第8話 清掃員の知られざる戦場
総会が終わり、人波が去った後の大ホールは、ひどく静かだった。
椅子の背に掛けられたプログラム、くしゃくしゃのアンケート用紙、折れたボールペン、誰かが落としたハンカチ。
そこへ、静かに現れるひとりの清掃員。
制服の胸ポケットには、年季の入った名札。

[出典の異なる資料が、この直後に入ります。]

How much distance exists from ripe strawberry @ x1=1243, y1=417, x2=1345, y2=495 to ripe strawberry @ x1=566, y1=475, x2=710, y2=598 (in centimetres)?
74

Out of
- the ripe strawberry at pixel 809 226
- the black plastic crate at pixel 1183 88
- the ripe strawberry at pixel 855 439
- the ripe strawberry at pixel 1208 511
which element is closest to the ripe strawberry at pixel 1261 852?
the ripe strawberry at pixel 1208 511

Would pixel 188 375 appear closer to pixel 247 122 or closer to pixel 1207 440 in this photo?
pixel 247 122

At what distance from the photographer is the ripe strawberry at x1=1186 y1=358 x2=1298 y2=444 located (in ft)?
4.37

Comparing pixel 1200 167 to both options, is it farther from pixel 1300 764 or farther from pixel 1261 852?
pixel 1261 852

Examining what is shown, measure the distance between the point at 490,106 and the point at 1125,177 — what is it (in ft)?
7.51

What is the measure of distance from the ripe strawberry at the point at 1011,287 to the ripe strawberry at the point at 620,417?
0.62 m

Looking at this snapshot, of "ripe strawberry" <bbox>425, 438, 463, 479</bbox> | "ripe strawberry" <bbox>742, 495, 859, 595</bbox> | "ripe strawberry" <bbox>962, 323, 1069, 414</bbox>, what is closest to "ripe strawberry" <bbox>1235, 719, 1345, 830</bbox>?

「清掃担当・杉本」と書かれている。
杉本は、会場の扉をそっと閉める。
「ここからが本番だ」と、小さくつぶやいた。
床を這うように、資料の切れ端を拾い集める。
「これは……取締役の覚え書きか?」
ゴミの中に、誰かが本音で書き込んだ“小さなメモ”が混じっている。
「なぜ配当を増やせないのか」「今年もお土産が豪華じゃなかった」
不満や願いが、文字になって転がっている。
大きなおみやげ袋には、食べかけの焼き菓子や、渡し忘れのノベルティ。
中には“手作りケーキ・残り3個”の付箋まで。
「みんな、いろんな想いを抱えてくるんだな」と杉本は思う。
時々、舞台袖に落ちている落書きもある。
小さな子どもが描いた「会社のロゴマークと笑顔の人々」。
その素朴な絵を拾い上げると、胸がほんの少し温かくなる。
杉本にとって、総会後のゴミはただの「ゴミ」ではなかった。
それは、会社と株主、スタッフたちの「熱」と「本音」の断片。
誰にも見られず消えていくその一つ一つを、杉本は丁寧に拾い集め、
最後には小さく「お疲れさま」とつぶやいてから袋を結ぶ。
誰もいないホールに、わずかに残る喧騒の余韻。
杉本はモップをかけ、舞台を見上げる。
「また来年も、みんなの夢と愚痴を片付けに来るよ」
彼の知られざる戦場は、今日も静かに幕を閉じる。
ホールの照明が落ち、夜の静けさがすべてを包み込んでいった。